“Among Aboriginal people, there is a prophecy known as the Eighth Fire,” says Vanessa Imeson, a fine arts student and recipient of UBC’s Aboriginal Fellowship Award, “it explains how different cultures must come together and impact each other in a positive way instead of fighting. The more we know each other, the better off we are.”
For Vanessa, the ability to tell stories that transcend language and culture compelled her to leave her Ontario home and join the Department of Theatre and Film at UBC. “I came here because there is a lot more integration of First Nation culture and Indigenous arts,” she explains. “I am really interested in puppets and theatrics. You can tell a story that doesn’t necessarily need to be in English to be able to be understood, because of the visual elements.”
Although Vanessa specializes in costume design, her creative flair inspired her to explore the production side of show business. The Jessie Richardson Theatre Award Society, a group that celebrates outstanding achievements in Vancouver’s theatre community, recently recognized Vanessa for her production of
The Bomb-itty of Errors, a remake of the Comedy of Errors set to rap and hip-hop music.
“The Bomb-itty of Errors was written in the early ‘90s,” says Vanessa. “It references a lot of music from the early hip hop era, such as Run-D.M.C. and Cypress Hill. I wanted to make it more contemporary, so younger audiences could relate to it. I used artists like Nicki Minaj and LMFAO. Then I mashed these hip-hop elements with Elizabethan costume—traditional meets contemporary!”
While Vanessa’s skill and accomplishments have made her as a rising star in Vancouver’s theatre community, she credits the Aboriginal Fellowship Award for allowing her to succeed.
“I come from a very low income family, and my band doesn’t cover art school,” states Vanessa. “I wasn’t sure how I was going to complete my master’s degree. This fellowship helped me. It gave me the opportunity to study and not worry about working. It allowed me to put all my focus into what I was creating.”
Vanessa’s vision is to take native folklore and make it more relevant to today’s Aboriginal youth. “As urban Indigenous people, our stories are changing to fit our surroundings,” she says. “I want to tell stories that haven’t been told before—or in a new way.”
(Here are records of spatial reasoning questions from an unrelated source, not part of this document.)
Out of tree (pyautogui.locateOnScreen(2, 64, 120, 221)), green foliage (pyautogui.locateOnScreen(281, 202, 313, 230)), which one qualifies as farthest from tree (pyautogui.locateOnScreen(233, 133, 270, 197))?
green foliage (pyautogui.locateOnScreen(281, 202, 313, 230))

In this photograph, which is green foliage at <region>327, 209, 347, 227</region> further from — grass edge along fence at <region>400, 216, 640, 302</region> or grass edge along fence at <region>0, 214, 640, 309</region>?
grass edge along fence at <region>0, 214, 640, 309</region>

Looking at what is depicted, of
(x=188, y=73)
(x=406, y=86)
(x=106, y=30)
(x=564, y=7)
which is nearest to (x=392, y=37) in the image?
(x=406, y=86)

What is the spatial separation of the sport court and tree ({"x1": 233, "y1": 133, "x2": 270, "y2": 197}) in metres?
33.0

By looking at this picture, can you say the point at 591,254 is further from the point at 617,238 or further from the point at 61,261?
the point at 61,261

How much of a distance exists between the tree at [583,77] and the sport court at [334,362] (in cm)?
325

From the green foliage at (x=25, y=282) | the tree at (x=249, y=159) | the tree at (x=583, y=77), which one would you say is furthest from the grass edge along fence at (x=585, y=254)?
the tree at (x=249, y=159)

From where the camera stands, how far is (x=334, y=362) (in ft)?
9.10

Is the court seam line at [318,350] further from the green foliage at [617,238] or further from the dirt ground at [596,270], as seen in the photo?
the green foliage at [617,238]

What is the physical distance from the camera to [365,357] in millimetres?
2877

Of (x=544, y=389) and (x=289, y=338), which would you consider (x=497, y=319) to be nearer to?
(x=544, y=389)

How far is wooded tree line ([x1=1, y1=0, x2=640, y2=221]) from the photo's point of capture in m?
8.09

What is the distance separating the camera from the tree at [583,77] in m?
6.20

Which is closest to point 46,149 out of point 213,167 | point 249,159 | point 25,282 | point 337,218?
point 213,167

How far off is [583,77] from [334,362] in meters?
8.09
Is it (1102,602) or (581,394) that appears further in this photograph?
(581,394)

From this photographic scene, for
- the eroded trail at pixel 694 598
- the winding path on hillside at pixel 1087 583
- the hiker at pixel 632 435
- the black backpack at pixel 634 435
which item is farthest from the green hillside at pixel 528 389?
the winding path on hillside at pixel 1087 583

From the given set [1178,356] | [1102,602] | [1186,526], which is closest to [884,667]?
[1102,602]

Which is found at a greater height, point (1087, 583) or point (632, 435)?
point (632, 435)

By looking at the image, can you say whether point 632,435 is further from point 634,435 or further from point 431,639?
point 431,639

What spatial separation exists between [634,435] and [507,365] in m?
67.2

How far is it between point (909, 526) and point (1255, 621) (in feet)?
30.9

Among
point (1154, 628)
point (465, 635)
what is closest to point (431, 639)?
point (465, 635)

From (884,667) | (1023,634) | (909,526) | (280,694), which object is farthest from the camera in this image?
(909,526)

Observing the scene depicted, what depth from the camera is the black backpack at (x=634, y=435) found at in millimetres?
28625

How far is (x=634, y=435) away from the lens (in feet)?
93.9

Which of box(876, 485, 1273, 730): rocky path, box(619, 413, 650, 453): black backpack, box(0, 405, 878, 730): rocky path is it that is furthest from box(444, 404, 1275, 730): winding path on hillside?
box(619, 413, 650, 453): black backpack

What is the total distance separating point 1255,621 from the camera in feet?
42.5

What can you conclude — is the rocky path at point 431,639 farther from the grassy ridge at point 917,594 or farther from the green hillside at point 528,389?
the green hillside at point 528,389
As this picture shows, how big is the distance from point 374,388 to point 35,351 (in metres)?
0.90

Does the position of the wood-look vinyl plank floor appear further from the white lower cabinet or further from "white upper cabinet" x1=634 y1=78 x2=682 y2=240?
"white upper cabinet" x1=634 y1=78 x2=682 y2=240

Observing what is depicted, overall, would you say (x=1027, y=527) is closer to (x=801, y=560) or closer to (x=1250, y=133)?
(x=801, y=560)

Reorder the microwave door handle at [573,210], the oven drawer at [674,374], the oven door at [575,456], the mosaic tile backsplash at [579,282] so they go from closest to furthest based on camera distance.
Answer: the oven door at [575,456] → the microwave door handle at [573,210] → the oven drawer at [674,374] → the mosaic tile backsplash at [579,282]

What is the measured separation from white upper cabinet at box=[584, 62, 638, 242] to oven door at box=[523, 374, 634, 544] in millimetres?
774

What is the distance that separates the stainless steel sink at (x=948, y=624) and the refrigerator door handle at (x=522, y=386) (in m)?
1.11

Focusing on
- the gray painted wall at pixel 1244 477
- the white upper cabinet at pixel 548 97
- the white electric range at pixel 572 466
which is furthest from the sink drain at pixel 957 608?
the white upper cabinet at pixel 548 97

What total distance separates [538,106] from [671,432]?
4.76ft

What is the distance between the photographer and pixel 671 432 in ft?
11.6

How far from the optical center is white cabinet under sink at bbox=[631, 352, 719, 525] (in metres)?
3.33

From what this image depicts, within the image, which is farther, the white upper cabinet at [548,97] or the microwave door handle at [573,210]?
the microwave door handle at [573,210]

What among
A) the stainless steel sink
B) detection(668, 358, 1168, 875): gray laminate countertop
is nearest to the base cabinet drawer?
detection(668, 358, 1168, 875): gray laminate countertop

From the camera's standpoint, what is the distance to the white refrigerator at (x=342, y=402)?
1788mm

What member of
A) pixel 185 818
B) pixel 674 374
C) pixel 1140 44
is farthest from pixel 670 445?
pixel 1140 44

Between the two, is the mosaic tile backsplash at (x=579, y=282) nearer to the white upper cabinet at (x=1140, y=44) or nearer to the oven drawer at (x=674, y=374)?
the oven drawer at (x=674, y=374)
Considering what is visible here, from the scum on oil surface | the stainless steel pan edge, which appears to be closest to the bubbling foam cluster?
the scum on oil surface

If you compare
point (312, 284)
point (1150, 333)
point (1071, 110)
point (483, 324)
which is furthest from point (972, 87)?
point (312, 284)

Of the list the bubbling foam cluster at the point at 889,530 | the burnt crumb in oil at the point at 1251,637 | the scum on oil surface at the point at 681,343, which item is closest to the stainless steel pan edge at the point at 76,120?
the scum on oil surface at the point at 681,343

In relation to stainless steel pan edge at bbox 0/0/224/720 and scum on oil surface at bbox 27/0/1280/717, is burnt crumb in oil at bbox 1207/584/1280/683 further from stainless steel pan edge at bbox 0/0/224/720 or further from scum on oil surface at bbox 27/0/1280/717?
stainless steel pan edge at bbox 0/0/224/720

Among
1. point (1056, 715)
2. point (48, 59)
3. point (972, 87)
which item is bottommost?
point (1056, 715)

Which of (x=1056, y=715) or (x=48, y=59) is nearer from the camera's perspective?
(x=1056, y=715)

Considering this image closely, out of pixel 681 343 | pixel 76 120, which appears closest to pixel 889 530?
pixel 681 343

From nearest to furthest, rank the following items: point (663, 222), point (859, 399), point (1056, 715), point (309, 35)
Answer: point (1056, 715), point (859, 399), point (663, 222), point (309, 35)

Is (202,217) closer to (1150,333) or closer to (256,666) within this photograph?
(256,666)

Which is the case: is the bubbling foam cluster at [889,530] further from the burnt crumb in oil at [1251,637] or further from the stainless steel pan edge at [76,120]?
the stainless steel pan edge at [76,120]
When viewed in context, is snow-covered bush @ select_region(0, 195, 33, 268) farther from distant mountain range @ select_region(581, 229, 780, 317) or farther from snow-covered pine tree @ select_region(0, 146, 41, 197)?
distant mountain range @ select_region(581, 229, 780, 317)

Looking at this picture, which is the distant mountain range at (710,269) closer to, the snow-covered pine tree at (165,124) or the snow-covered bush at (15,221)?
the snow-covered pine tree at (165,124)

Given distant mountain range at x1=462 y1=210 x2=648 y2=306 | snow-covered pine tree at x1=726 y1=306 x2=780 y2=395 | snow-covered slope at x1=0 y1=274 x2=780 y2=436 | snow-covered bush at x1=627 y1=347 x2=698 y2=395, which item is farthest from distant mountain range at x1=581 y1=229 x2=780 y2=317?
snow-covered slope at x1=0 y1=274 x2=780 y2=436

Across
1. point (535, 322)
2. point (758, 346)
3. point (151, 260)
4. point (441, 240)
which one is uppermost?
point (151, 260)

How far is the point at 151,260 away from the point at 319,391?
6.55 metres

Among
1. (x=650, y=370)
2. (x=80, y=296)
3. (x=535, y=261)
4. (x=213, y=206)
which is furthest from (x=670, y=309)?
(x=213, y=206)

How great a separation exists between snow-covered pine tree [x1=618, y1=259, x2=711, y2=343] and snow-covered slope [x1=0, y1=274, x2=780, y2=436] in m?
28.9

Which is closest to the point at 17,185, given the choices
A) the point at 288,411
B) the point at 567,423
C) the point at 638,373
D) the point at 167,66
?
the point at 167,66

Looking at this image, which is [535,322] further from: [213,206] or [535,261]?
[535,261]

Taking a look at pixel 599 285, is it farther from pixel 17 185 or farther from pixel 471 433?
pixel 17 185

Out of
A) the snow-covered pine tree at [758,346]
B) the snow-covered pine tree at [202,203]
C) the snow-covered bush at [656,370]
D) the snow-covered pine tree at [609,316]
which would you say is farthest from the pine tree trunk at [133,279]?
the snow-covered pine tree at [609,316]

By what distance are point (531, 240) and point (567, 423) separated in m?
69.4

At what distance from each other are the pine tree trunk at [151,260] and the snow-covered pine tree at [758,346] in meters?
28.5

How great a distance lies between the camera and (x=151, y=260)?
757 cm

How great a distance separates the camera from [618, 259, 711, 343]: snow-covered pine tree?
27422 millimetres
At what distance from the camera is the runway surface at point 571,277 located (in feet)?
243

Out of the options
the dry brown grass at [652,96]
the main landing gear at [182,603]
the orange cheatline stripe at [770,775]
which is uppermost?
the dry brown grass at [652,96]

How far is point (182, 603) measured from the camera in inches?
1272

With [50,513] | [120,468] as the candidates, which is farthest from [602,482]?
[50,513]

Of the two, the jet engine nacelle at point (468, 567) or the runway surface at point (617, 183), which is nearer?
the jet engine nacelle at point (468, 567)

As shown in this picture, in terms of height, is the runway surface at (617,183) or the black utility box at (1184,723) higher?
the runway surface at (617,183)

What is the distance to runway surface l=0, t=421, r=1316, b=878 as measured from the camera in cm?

After graduating this year, Vanessa plans to forge ahead on her path of urban storytelling, using traditional Aboriginal figures like Raven and Coyote. She hopes to spend some time in Nunavut immersing herself in Inuit culture, so she can integrate these elements into her stories. “We don’t really hear about their mythology as much within the larger Canadian nation.”
According to Vanessa, it’s important to provide children in financial need with the opportunities they can’t get on their own. She adds she is grateful for UBC’s support and community, which have enabled her to grow and thrive as a storyteller. “Theatre lets us celebrate our differences, know what’s going on in the community, and understand each other’s backgrounds,” Vanessa says enthusiastically. “Through theatre, we can change the world!”